I get why they don't but that's why PHP is just the most popular mediocre language.

There should be scheduled non backwards compatible releases for every language (say every 10 years) that's the only way they can improve and not just get replaced when better ones come along.

4 comments

PHP4 vs PHP5 - There was a lot of breakage at the time and was quite painful for many.
If you've seen any PHP4 codebases then you'd understand that the pain is necessary -- sweat now so you don't bleed later.

Universally, they were brittle and terribly insecure.

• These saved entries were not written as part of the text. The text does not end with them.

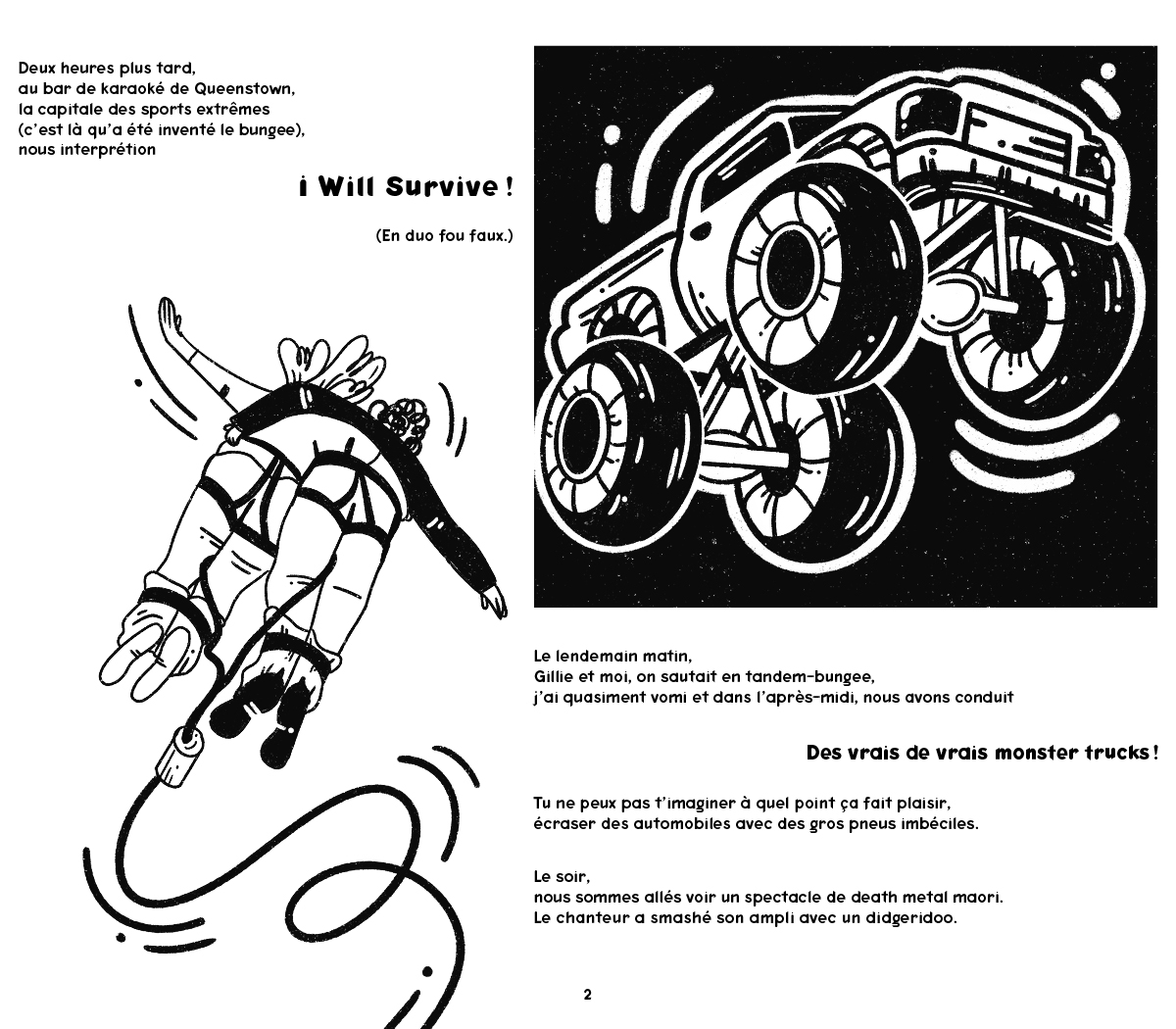 Deux heures plus tard, au bar de karaoké de Queenstown, la capitale des sports extrêmes (c'est là qu'a été inventé le bungee), nous interprétion

I Will Survive !

(En duo fou faux.)

Le lendemain matin, Gillie et moi, on sautait en tandem-bungee, j'ai quasiment vomi et dans l'après-midi, nous avons conduit

Des vrais de vrais monster trucks !

Tu ne peux pas t'imaginer à quel point ça fait plaisir, écraser des automobiles avec des gros pneus imbéciles.

Le soir, nous sommes allés voir un spectacle de death metal maori. Le chanteur a smashé son ampli avec un didgeridoo.

2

Chances are good that there will be a PHP 6 release in the near future (~3 years?) that contains a non-trivial amount of BC breakage. At least the idea has gained some momentum recently. But no branch / timeline yet ;)
Python did that, and now everyone loves to hate it.
I like Python3. They fixed all the inconsistencies in the language.

Sucks that some people are still stuck with 2.7 but it's definitely worth upgrading if you can.

Lua does it very frequently, and people generally don't get quite as upset about it. The popular LuaJIT compiler and interpreter even implements a language that is somewhere between Lua 5.1 or Lua 5.2 without matching either exactly.
I don't think that developers hated Python 3. They hated to having to rewrite/fix a ton of 3. party modules. For a long time the improvements in Python 3 simply wasn't worth the hassle of dealing with incompatibilities.
PHP deprecates features all the time... you're an idiot.
Not the same thing. PHP needs a total makeover not some minor tweaks.

And you're very rude please go away.

It's like how forest fires are a bad thing, but not having forest fires for a long time is even worse since the amount of underbrush just grows to the point where a massive calamity is unavoidable.

Backwards compatibility is a noble goal, but it should be done by add-ons, not core features.

Apple constantly throws out features to keep the core product leaner. Is this annoying and disruptive to the end users? Yes. It just means that new adopters, which is their constant goal, do not have to deal with this legacy.

X11 support was dropped, but you can still get it through third-party XQuartz. PowerPC code doesn't run out of the box, but there are emulators that work just fine.

PHP should show a little more confidence in itself.